• _CONSIGNA ESCRITA A_
¿Puedes reescribir como lista breve el párrafo del texto sobre Guatemala que empieza con «Descriptivamente el país va cambiando», conservando sus datos principales?
• _CONSIGNA ESCRITA B_
¿Podrías continuar el texto sobre Guatemala a partir de su última frase?

+++ TEXTO DADO +++

Durante el gobierno estadounidense de Barack Obama se apoyó fuertemente a la Comisión Internacional contra la Impunidad en Guatemala (Cicig), pero una vez que la misma se marchó, la corrupción y la impunidad siguieron iguales, o se profundizaron. Este mal que se arrastra desde la Colonia no da miras de terminar.
Descriptivamente el país va cambiando; y en estos últimos años, mucho más aún. La profusión de centros comerciales de lujo puede hacer pensar en cambios sustantivos, en importantes y hondas transformaciones en la dinámica social. Más allá de las apariencias, ello no es así. «El día que cada indio tenga un celular habremos entrado en el desarrollo», pudo decir el neoliberal Manuel Ayau. Hoy hay más de 23 millones de equipos funcionando, un promedio de 1.3 por persona, y no necesariamente entramos en el «desarrollo». Hay cambios cosméticos, pero en la base nada cambia: 14 universidades privadas, una pública, pero solo el 3 % de la población accede a educación superior. ¿Dónde está el cambio?

+++ ENTRADAS +++

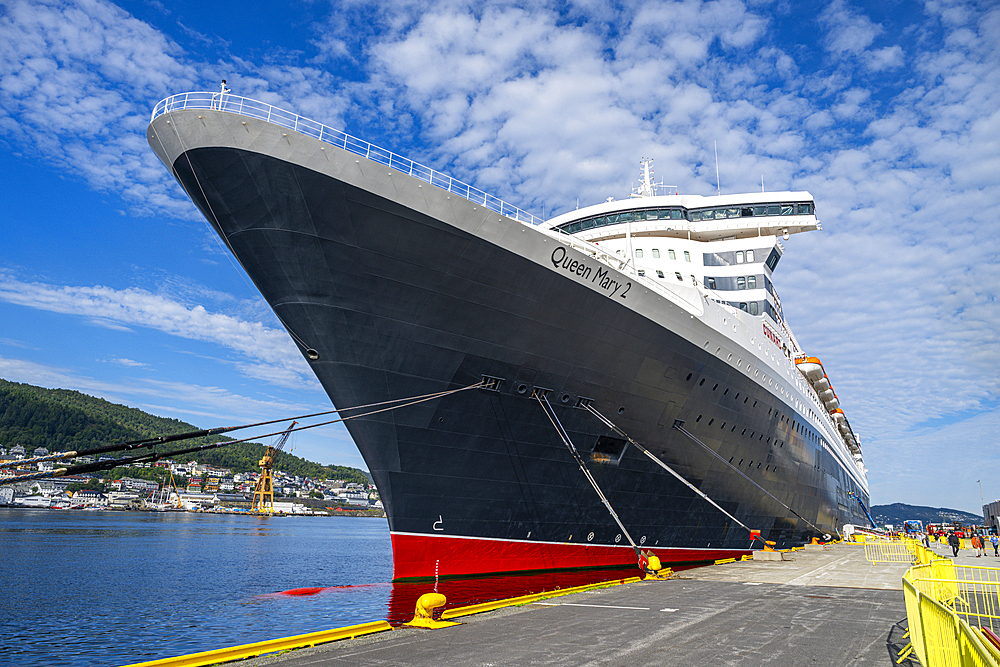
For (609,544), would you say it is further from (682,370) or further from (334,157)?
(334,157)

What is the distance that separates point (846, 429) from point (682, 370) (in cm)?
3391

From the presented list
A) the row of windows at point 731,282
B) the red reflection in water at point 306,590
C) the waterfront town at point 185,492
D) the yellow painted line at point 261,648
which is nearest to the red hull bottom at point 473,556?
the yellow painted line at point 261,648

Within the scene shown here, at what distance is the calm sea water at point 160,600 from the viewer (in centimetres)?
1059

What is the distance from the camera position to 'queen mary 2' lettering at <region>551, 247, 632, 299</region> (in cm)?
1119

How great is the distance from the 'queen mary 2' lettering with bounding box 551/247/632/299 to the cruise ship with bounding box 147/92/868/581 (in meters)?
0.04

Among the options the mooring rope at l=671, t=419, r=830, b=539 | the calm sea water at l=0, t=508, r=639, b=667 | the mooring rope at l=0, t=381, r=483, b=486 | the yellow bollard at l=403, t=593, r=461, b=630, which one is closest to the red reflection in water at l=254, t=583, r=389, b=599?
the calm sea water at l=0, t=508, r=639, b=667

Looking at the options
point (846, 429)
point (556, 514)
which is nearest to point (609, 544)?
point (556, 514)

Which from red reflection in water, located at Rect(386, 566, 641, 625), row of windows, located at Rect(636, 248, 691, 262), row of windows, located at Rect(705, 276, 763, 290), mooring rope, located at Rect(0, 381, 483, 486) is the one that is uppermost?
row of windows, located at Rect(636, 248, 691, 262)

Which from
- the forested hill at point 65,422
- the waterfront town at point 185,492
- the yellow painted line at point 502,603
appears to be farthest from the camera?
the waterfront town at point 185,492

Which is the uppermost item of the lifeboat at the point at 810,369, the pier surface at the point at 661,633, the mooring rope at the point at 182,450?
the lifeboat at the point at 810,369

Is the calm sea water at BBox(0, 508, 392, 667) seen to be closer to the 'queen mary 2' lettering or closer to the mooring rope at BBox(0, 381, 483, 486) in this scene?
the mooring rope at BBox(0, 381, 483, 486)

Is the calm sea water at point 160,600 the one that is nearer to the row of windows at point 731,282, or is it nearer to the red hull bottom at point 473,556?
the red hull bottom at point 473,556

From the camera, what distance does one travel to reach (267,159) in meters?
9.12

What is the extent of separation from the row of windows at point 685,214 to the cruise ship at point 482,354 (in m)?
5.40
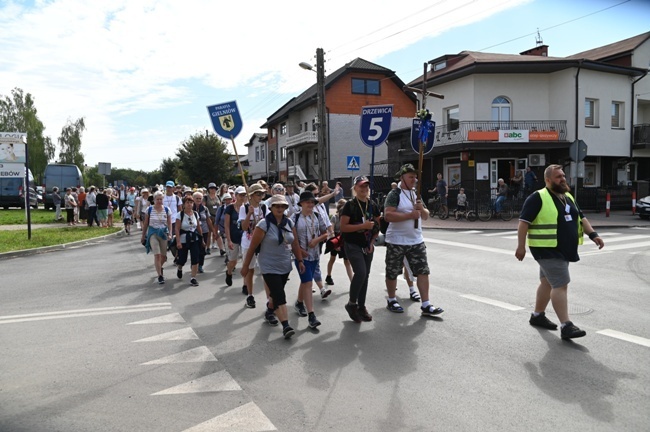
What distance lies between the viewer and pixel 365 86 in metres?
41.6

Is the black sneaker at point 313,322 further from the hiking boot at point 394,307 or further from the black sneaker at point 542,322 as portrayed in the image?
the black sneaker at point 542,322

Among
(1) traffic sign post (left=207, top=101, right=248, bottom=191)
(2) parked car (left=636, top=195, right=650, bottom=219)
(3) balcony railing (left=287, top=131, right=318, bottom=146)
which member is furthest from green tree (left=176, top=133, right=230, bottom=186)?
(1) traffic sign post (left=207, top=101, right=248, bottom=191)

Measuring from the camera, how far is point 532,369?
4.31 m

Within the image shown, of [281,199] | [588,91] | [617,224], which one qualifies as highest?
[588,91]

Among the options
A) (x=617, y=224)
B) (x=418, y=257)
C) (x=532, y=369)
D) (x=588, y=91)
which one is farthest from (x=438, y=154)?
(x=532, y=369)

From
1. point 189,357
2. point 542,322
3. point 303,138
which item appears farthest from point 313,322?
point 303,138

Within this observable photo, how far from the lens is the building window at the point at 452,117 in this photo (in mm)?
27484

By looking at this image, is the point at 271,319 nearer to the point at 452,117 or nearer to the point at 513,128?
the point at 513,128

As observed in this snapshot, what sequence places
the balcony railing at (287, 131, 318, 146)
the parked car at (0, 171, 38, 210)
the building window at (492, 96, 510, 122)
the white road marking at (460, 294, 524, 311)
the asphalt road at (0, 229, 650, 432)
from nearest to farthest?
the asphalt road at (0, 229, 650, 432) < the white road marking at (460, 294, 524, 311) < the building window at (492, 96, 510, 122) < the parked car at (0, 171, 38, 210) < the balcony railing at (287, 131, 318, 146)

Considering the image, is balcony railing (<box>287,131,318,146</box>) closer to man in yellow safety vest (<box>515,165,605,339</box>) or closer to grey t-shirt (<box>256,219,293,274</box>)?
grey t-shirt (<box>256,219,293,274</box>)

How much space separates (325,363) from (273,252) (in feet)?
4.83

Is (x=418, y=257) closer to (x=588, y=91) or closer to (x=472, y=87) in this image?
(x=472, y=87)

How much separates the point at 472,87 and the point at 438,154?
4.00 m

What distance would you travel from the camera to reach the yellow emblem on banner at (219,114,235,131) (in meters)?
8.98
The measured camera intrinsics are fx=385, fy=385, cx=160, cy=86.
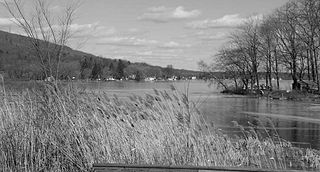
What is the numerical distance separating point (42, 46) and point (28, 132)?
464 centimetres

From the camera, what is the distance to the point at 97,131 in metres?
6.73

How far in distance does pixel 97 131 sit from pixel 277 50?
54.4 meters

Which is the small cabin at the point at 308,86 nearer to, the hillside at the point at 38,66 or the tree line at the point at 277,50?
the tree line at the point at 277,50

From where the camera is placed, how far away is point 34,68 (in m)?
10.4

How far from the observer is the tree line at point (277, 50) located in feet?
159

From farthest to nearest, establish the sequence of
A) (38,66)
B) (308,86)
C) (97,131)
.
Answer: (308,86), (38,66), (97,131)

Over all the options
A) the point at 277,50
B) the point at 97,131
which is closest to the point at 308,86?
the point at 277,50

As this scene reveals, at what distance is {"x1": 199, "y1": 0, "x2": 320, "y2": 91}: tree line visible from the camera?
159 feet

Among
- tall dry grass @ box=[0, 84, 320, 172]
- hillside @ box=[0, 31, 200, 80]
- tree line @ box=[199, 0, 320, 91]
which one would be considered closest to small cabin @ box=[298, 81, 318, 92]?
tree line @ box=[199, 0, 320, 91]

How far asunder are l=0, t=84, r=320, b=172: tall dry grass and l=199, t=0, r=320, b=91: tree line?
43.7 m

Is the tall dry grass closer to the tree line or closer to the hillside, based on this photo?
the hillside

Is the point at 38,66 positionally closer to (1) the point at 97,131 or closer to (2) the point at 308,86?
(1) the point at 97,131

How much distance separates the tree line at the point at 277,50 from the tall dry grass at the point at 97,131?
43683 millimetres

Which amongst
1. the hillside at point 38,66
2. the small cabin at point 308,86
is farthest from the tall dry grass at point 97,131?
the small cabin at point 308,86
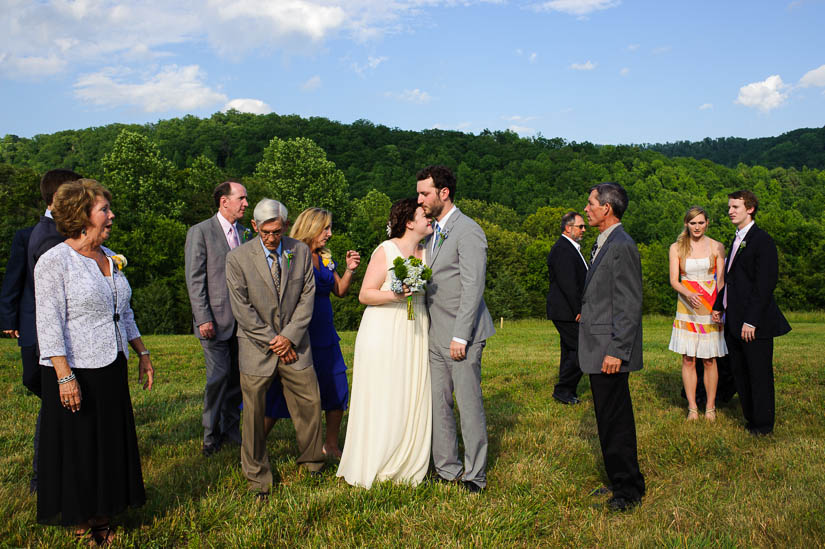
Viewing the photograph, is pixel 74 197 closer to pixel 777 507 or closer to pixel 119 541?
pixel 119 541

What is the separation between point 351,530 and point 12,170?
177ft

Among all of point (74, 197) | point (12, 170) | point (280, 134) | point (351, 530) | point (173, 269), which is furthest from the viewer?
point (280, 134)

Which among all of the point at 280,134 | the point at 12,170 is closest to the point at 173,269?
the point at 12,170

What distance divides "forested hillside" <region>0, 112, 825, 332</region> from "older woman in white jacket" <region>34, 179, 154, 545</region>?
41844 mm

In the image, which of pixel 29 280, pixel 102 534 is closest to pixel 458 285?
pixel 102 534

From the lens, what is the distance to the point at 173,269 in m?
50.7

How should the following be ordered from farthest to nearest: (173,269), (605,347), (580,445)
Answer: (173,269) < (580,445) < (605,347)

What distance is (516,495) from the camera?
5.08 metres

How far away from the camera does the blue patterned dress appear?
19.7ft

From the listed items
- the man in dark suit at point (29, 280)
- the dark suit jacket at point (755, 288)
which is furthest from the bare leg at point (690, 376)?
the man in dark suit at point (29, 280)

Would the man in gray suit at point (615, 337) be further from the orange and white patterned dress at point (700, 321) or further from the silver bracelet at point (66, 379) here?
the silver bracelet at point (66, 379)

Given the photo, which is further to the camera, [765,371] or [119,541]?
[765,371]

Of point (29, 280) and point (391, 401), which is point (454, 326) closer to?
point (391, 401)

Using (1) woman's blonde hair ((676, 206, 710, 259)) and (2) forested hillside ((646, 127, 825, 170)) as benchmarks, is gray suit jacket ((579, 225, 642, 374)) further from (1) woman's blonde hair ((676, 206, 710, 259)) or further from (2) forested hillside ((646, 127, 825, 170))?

+++

• _RESPUESTA FINAL A_
- El país cambia en lo descriptivo, y más aún en los últimos años.
- La abundancia de centros comerciales de lujo sugiere transformaciones profundas, pero más allá de las apariencias no las hay.
- Manuel Ayau afirmó que el desarrollo llegaría cuando cada indio tuviera un celular.
- Hoy funcionan más de 23 millones de equipos (1.3 por persona), y eso no ha traído necesariamente el «desarrollo».
- Los cambios son cosméticos y la base sigue igual: hay 14 universidades privadas y una pública, pero solo el 3 % de la población accede a educación superior.

• _RESPUESTA FINAL B_
¿Democracia? Hace ya casi 40 años que se cumple con el rito de votar cada cuatro años para cambiar autoridades. Podría decirse que se salió de la «transición» y estamos en la «democracia plena», por lo tanto: gran cambio. ¿Lo es? La situación actual, con una mafia que no quiere dejar el gobierno, lo demuestra.